Dorchester Illustration 2513 Bussey House, 1203-1205 Adams Street

2011

Dorchester Illustration 2513  Bussey House 1203-1205 Adams Street

Later today, the Dorchester Historical Society will host a program to hear Joe Bagley talk about his new book Boston’s Oldest Buildings and Where to Find Them.  The buildings range in date from 1661 to 1794, and several Dorchester properties are featured in the book.  The oldest of them all is the James Blake House in Dorchester, built in 1661.

Today’s illustration is about a building in Dorchester that just missed the list. Maybe it is the 51st oldest building in Boston.

In 1795, merchant John Bussey purchased the property at 1203 Adams Street from Daniel Vose, a property that included the already-existing house.  The prior deed in 1790, when Vose acquired the property, did not mention a building.  The house was built by 1795, possibly before, but we have no documentation to say with certainty which year. 

Bussey, who was a veteran of the Revolutionary War, lived to 90 years of age, and his name appeared the year before in an 1840 Census of military pensioners in Dorchester.  In a list of Strangers in Dorchester, Mass., compiled by Noah Clapp, town clerk, published in New England Historical & Genealogical Register, 1906, we find that John Bussey & his family came into this town to live, in the year 1785 or 1786, from Milton.

In 1837 John Bussey, Gentleman, also known during his life as Colonel Bussey, transferred the property to his son John Bussey, Jr.  The property remained in the Bussey family until it was purchased by Henry L. Pierce about 1890, possibly intending to use it for the Walter Baker & Company, of which he was the head.  Pierce, a one-time Mayor of the City of Boston and a Representative to the United States Congress, died in 1896, and the property was transferred from Pierce to the Company sometime between 1894 and 1898.  The chocolate company turned the building into a reading room.   

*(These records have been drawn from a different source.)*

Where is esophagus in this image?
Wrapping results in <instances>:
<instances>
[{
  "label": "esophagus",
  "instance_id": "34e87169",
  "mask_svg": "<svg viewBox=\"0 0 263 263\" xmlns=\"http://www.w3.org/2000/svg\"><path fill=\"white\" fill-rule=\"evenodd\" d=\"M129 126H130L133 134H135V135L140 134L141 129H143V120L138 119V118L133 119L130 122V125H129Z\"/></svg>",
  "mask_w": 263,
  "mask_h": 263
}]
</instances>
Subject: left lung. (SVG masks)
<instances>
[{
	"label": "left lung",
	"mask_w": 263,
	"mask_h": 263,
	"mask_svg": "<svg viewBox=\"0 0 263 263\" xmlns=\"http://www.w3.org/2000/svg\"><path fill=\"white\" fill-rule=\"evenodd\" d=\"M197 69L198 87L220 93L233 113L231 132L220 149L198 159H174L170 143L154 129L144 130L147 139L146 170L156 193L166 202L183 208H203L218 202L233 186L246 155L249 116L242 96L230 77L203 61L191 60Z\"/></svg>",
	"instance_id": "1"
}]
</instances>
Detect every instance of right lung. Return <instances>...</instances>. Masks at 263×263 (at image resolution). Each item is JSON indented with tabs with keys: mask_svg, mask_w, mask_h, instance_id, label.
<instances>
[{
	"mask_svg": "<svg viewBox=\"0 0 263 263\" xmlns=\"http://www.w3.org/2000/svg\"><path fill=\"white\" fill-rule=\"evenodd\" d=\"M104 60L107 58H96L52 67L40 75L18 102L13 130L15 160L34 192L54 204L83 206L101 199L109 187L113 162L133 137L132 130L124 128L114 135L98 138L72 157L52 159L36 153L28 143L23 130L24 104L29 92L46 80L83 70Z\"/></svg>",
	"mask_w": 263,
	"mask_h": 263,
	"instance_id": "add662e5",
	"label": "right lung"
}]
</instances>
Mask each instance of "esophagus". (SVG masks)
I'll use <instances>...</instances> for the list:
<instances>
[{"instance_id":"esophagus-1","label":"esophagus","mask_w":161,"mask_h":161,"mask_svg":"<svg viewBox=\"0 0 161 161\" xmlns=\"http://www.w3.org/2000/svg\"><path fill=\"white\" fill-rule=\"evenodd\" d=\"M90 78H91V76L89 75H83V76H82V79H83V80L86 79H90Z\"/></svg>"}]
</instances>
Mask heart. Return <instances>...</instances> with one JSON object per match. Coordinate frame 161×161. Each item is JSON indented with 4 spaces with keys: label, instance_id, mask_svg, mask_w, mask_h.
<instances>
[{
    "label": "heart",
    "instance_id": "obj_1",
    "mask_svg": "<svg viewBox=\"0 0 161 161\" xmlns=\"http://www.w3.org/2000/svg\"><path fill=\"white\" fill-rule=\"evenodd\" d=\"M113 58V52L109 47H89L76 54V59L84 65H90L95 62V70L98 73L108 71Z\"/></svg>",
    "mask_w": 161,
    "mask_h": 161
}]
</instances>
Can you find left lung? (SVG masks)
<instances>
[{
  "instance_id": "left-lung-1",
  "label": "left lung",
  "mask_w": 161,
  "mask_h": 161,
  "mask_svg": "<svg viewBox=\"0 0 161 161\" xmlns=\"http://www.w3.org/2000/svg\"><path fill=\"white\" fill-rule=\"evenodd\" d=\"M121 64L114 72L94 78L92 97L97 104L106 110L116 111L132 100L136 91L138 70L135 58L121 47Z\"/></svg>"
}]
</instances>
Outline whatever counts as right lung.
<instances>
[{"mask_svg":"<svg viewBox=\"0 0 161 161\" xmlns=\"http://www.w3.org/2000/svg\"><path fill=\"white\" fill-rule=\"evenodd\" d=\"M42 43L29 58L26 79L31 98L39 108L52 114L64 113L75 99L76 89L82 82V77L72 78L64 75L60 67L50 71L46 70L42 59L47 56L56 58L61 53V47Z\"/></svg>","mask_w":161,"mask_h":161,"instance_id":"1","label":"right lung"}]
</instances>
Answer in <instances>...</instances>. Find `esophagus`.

Bussey used the property as a store as well as a home.  In The History of the First Methodist Episcopal Church, Dorchester, Massachusetts, by John R. Chaffee (Boston: The Pilgrim Press, 1917), we find a statement on p. 42 referring to 1203 Adams Street in the period from 1840 to 1846: The Walter Baker & Co. reading room, opposite the Pierce Mill, was then the Bussey store.”

The association of this property with the chocolate company makes this building with its storefront reading room a valuable adjunct to the National Register district that includes the commercial buildings of Walter Baker & Co.

The house is a 5 bay Federal house that was probably built about 1790, just prior to its acquisition by John Bussey.  In the late 19th century or early 20th, the house acquired a colonial revival shop front, quite probably constructed by the Walter Baker & Company when it decided to use the property as a reading room.  The house is prominently sited on Adams Street, the old road from Boston to the south shore.